百人一首
【原 文】有明のつれなく見えし別れより 暁ばかり憂きものはなし
【上の句】有明のつれなく見えし別れより(ありあけのつれなくみえしわかれより)
【下の句】暁ばかり憂きものはなし(あかつきはかりうきものはなし)
【決まり字】3字決まり「ありあ」
超現代語訳
フラれたあの日から、早朝はとってもツラいんだよね。
あの時、月が見えていて、月さえもボクに冷たくしているように見えたんだ。
歌のポイント
- 男性が女性にフラれた失恋の歌
- 淡々とした整ったリズムで軽やかな響きだけど、とてもショックを受けている歌
- 「ありあ あか」と覚える
- 早起きできない言い訳に使いたい歌
歌の情景
この歌は、恋人にフラれた時に詠んだ歌です。
当時は、夜更けを迎えてから男性が女性の家に会いに行き愛を深め、早朝に帰るという恋愛スタイルでした。

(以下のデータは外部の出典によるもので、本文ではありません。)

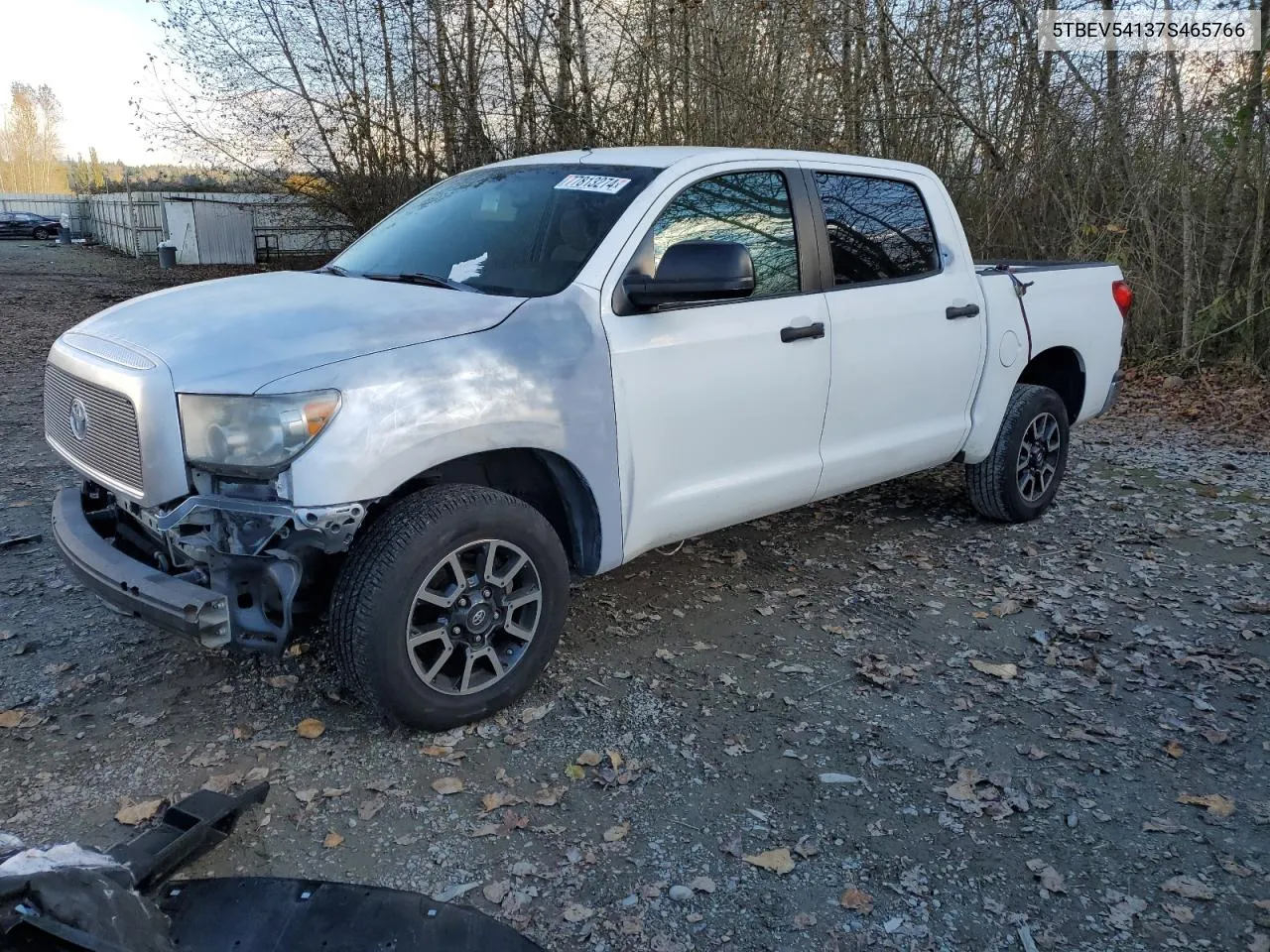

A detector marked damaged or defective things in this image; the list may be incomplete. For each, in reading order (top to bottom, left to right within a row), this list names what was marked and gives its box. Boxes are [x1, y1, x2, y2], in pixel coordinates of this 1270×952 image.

damaged front bumper [51, 488, 367, 651]
broken headlight area [84, 476, 367, 654]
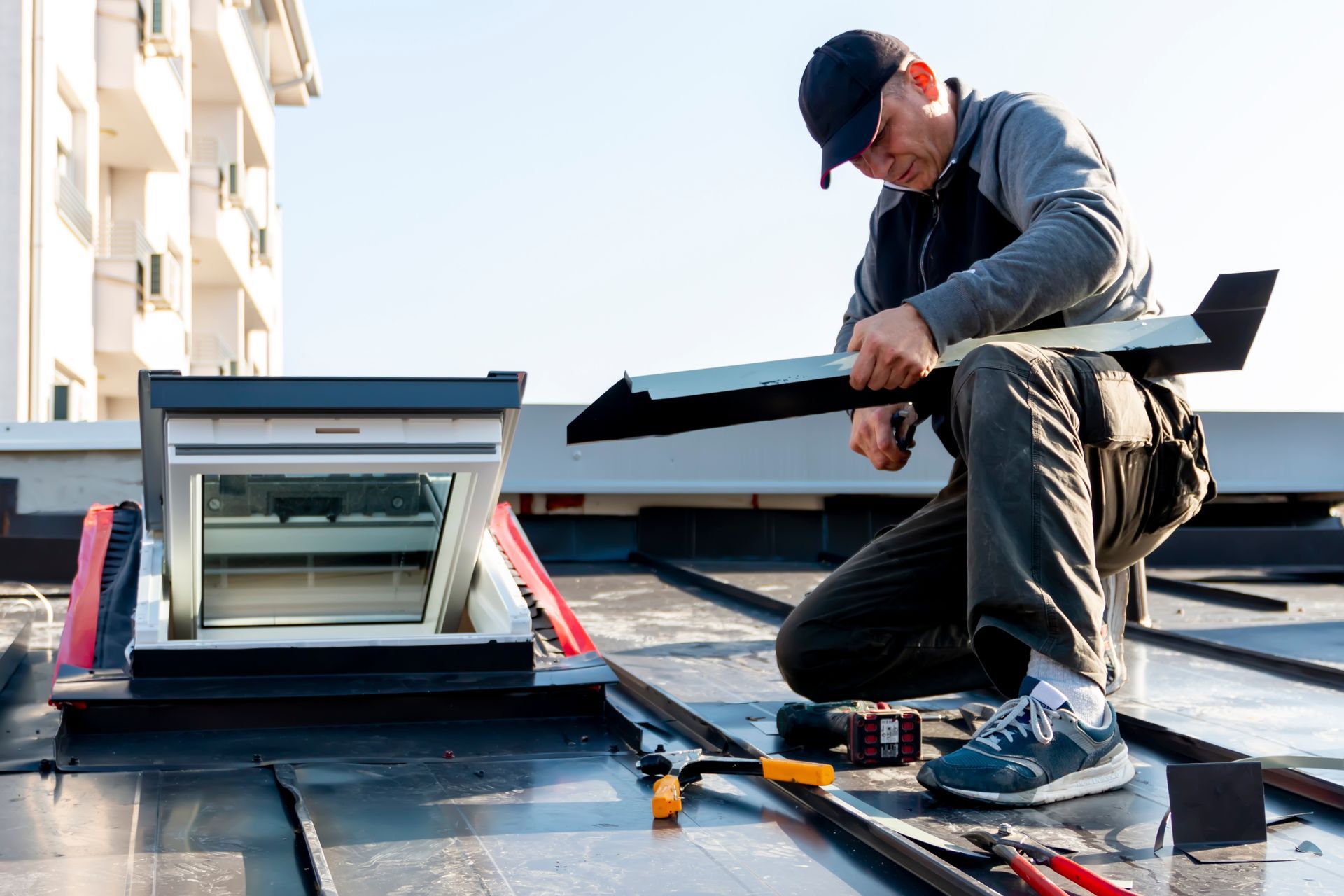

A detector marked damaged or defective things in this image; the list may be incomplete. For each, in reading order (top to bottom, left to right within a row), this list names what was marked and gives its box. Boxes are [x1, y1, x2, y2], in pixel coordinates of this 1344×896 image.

bent sheet metal [570, 270, 1279, 446]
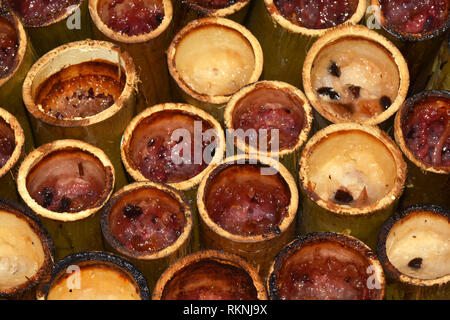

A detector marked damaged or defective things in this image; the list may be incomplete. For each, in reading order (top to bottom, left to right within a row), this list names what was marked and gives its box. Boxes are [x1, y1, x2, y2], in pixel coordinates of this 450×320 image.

charred bamboo rim [0, 107, 24, 179]
charred bamboo rim [0, 10, 27, 87]
charred bamboo rim [0, 199, 53, 298]
charred bamboo rim [5, 0, 83, 27]
charred bamboo rim [17, 140, 116, 222]
charred bamboo rim [22, 40, 137, 128]
charred bamboo rim [41, 250, 149, 300]
charred bamboo rim [89, 0, 173, 43]
charred bamboo rim [101, 180, 192, 260]
charred bamboo rim [120, 104, 225, 191]
charred bamboo rim [153, 250, 268, 300]
charred bamboo rim [167, 16, 262, 104]
charred bamboo rim [184, 0, 253, 17]
charred bamboo rim [198, 154, 298, 242]
charred bamboo rim [224, 80, 312, 158]
charred bamboo rim [264, 0, 366, 36]
charred bamboo rim [268, 232, 386, 300]
charred bamboo rim [300, 124, 406, 216]
charred bamboo rim [302, 24, 412, 126]
charred bamboo rim [370, 0, 450, 42]
charred bamboo rim [378, 205, 448, 288]
charred bamboo rim [396, 90, 448, 175]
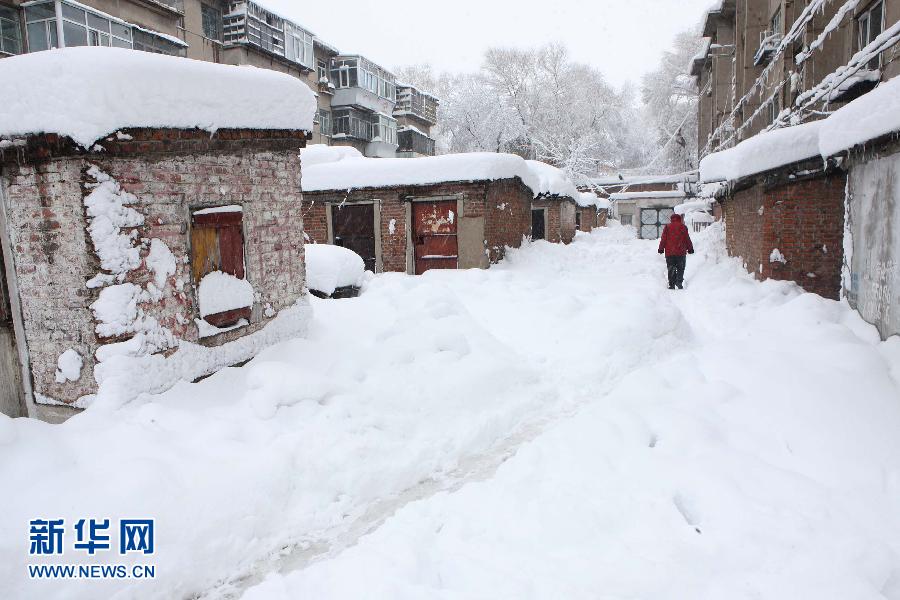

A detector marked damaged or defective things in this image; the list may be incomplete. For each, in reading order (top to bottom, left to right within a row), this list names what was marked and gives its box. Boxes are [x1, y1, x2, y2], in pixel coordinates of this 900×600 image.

rusty metal door [330, 205, 376, 274]
rusty metal door [414, 202, 458, 276]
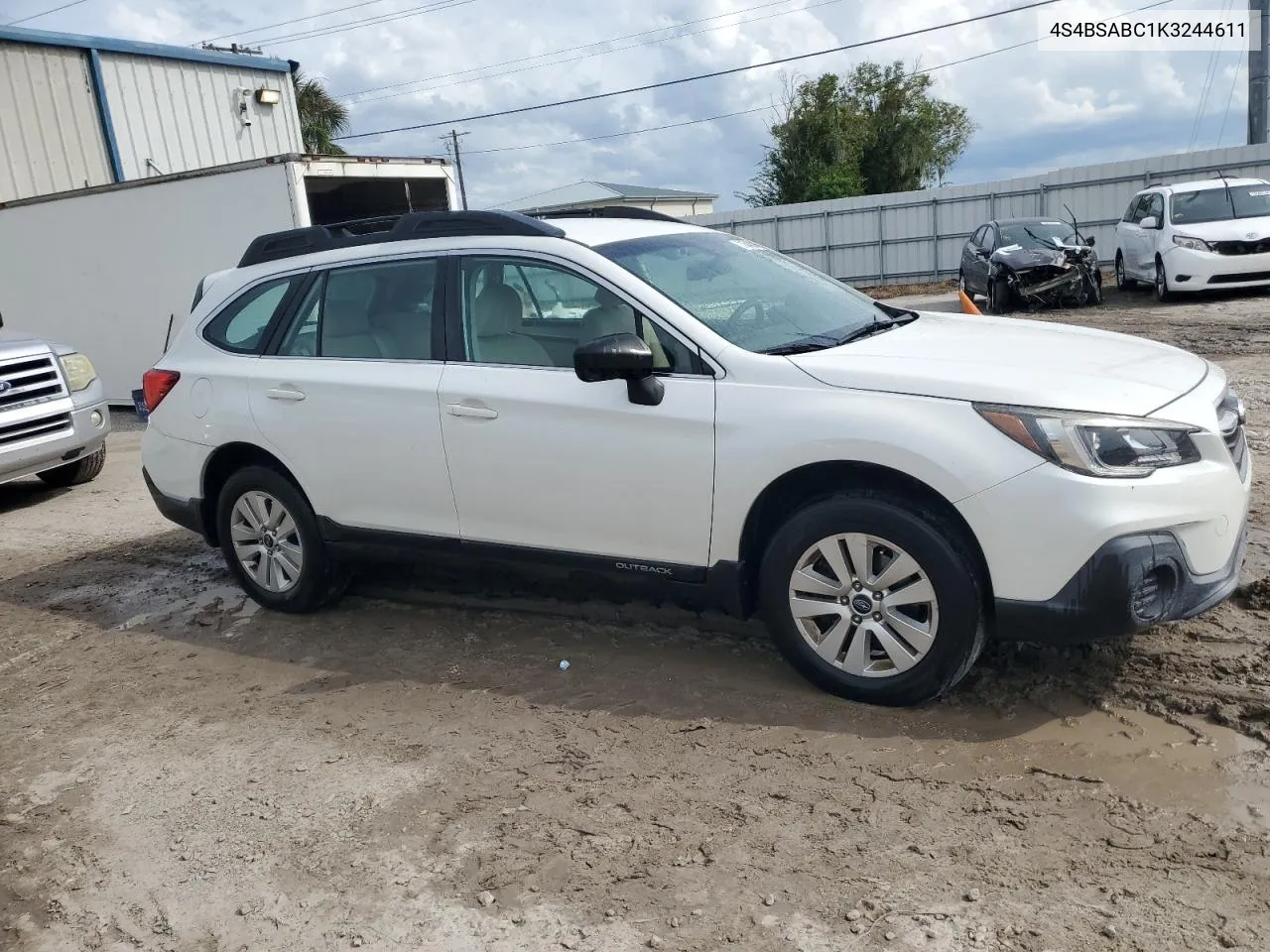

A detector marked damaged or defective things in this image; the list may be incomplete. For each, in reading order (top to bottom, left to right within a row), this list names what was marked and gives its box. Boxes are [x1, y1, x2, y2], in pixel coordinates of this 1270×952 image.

damaged black car [959, 215, 1102, 313]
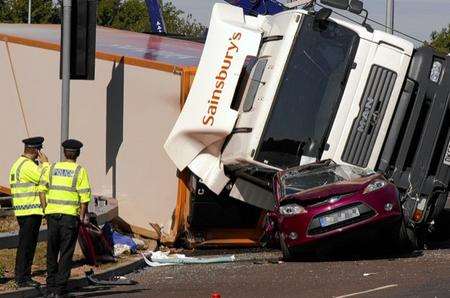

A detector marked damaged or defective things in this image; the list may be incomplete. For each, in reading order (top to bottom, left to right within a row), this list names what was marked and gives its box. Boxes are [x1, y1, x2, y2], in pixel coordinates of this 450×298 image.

overturned lorry [166, 0, 450, 247]
damaged red car [268, 159, 408, 260]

フラれて帰る日、空を見上げたら月からも冷たい視線でみられているようで、それから早朝はツラいんだと嘆いています。
語意
【有明】夜更けに出て、朝になってもまだ見える月
【つれなくみえし】冷淡、薄情
【別れより】別れたときから
【暁ばかり】暁(夜が明ける頃)ほど
【うきものはなし】つらいものはない
歌の分類
【歌集】古今和歌集
【歌仙】三十六歌仙
【テーマ】秋の歌
【50音】あ音
歌を詠んだ人物
【作者】壬生忠岑(みぶのただみね)
【性別】男性歌人
【職業】官人(現代職業:官僚)
【生年】860年(貞観2年)頃
【享年】920年(延喜20年)頃
壬生忠岑は、平安時代前期の官僚で41番目の歌人・壬生忠見(みぶのただみ)のお父さんです。父親は壬生安綱(みぶのやすつな)と言われていますが、詳しいことはよくわかっていません。
あまりにもフツーの官僚でしたが、歌人としては百人一首を作った97番目の歌人・藤原定家(ふじわらのさだいえ)や98番目の歌人・藤原家隆(ふじわらのいえたか)らに大絶賛される腕前で、藤原公任(ふじわらのきんとう)は「和歌九品」で、忠岑の歌を最高位として評価しています。
拾遺和歌集(しゅういわかしゅう)では、最初の歌として選ばれました。歌集の最初の歌は、天皇や皇族の歌が多かったことから、忠岑は歌人として非常に優れていたことがわかります。
三十六歌仙の一人で、勅撰集に81首入っています。